There is also a good reason for keeping some models secret, and that is the use of proxies. Say I want to measure something but I can’t access the real data. I know that the proxy I use isn’t completely accurate – it does not have complete predictive power – but it is better than nothing. Here for instance is the FED in testimony to Congress on a feature of credit scoring models:
Results obtained with the model estimated especially for this study suggest that the credit characteristics included in credit history scoring models do not serve as substitutes, or proxies, for race, ethnicity, or sex. The analysis does suggest, however, that certain credit characteristics serve, in part, as limited proxies for age. A result of this limited proxying is that the credit scores for older individuals are slightly lower, and those of younger individuals somewhat higher, than would be the case had these credit characteristics not partially proxied for age. Analysis shows that mitigating this effect by dropping these credit characteristics from the model would come at a cost, as these credit characteristics have strong predictive power over and above their role as age proxies.

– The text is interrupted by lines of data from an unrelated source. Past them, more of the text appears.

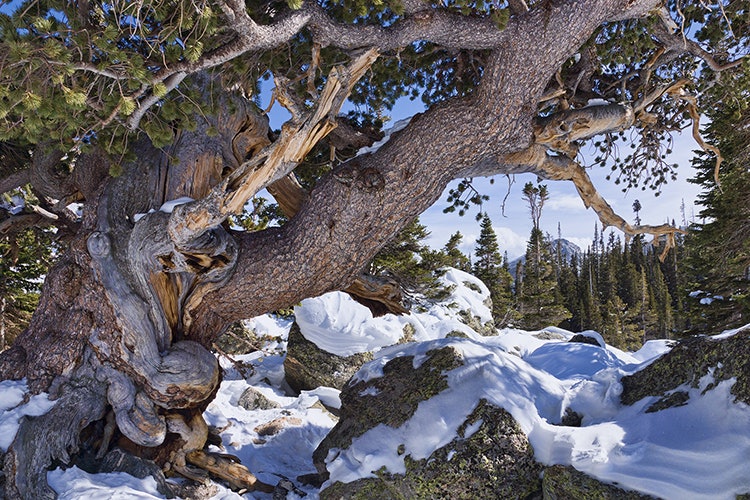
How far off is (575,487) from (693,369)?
1.42 m

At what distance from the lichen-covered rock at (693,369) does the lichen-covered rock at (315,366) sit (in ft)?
19.8

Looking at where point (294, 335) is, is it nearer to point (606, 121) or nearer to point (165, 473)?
point (165, 473)

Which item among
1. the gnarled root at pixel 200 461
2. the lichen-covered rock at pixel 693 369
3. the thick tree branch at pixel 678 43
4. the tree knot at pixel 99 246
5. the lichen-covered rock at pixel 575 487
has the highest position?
the thick tree branch at pixel 678 43

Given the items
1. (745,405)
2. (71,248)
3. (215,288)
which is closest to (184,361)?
(215,288)

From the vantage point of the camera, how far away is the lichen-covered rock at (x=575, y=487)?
9.38 feet

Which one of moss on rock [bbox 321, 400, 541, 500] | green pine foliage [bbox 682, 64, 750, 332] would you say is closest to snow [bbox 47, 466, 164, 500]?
moss on rock [bbox 321, 400, 541, 500]

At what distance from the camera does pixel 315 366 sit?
9094 mm

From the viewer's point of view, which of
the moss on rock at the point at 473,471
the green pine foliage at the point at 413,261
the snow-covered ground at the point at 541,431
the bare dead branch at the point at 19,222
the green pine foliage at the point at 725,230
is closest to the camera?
the snow-covered ground at the point at 541,431

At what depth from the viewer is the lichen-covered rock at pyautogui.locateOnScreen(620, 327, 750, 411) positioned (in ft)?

Credit scoring models are trying to get at ability and willingness to pay, but they have to use proxies, such as disposable income and prior history, to do that. Some of those proxies inadvertently measure things that you don’t want them to too, like age, but excluding them would decrease model performance.
Here, it is better that the proxies are not precisely known so that they are harder to game. The last thing you want in a credit scoring model is folks knowing how best to lie to you, especially if some of the data is hard to check. It is much better to ask for more than you need, as in psychometrics, and use the extra data as a consistency check (or just throw it away) than to tell people how your model works. Its predictive power may well decline markedly if people know how it works.
Of course, you need a regulatory framework around this so that models which try to measure, for instance, race, are banned, but that does not require model transparency. Sometimes it really is better to keep the model as a black box.